Making the move from FA to SFA was all about communication. Communicating with my boss and our CFO that I wanted career growth and was willing to do whatever they viewed necessary. From there, we developed some quantitative and qualitative metrics to measure my success and routinely met to discuss what I was doing well or not doing well. Providing you are doing well, having your boss struggle to come up with things you can improve on month after month kind of sets the stage that there's no reason not to promote you. Obviously this is much less formal at the smaller company. At the larger company, I would've followed a similar strategy except I would've found an internal posting for a SFA or manager and highlight what I was doing already that meets the requirements of an SFA.
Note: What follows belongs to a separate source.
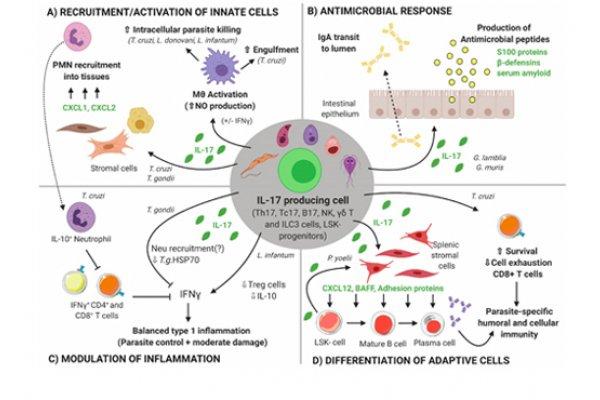 Inmunidad en infecciones y cáncer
The skills that helped me prove why I can be an SFA and not just FA though were: above average experience with large data (SQL/Tableau/basic python), expert in Excel, attention to detail/not making many mistakes, taking ownership on work and lightening my boss's workload, professionalism, and attitude. I'm sure you know it but don't undervalue the professionalism and attitude because as you move up the ladder, it's less about what you can do and more about soft skills.

Hope that helps!

 

What was the process like for going from an established bigger company to a smaller one? Did you have recruiters reach out to you or did you find the job posting online? Did the PE portfolio company have any concerns about the structured environment that you came from?
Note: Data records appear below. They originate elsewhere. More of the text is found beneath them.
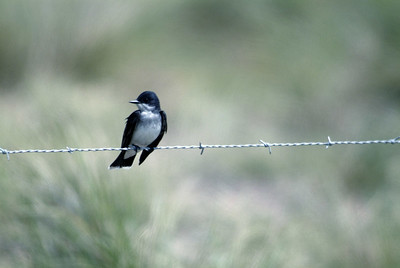 Eastern Kingbird catching insects along Highway 87 on the way to Sabine Woods
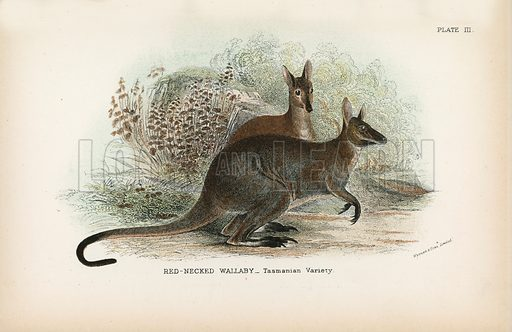 Red-Necked Wallaby_Tasmanian Variety. Illustration for A Handbook to the Marsupialia by Richard Lydekker (W H Allen, 1894).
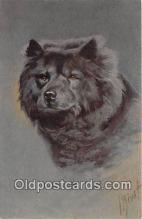 dog200342 - Chow Chow  Postcard Post Card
Currently trying to make that transition and it's been hard. But I've also been looking outside of the industry I work in.

 

Haven't been on WSO in a while but happy to answer in case it helps someone else. Going from a large company to a smaller one was easy in terms of finding the role. I knew that I wanted a smaller company experience so I was active on LinkedIn which led the internal TA team of my new company reaching out to me and it was a good fit. The new company had no reservations that they shared with me mostly because my skillset of merging low level data analytics (SQL, Tableau, MS Access) with finance was exactly what they needed. In terms of practical advice, I'd start identifying companies that you like and would want to work for and then looking at their team and seeing if you can identify any gaps based on their experience. IMO, being able to work with large data sets efficiently is something that most small companies overlook until they really need it and if they can get someone with a dual skillset (data/finance, data/accounting, etc) then it's a win for them. If you'd like to discuss more, feel free to PM me.

 

Aside from the size of the company, is there a reason you used different title differences between your two most recent finance jobs? Is corporate/operational/data heavy finance a different field than senior financial analyst of fp&a or is it just due to the size of the companies?

 

Haven't been on WSO in a while but saw I never replied. Hopefully this can help you or someone reading. Essentially, I differentiated my titles because I was doing different work. At the larger company, I was much more involved with day to day operations, BU KPIs, and I actually reported through a business unit VP, not through finance. At the smaller company, I report under the CFO's hierarchy and do much more true FP&A work (strategy, modeling, board reporting, assisting with M&A, etc). The size of the company had nothing to do with why I used different titles.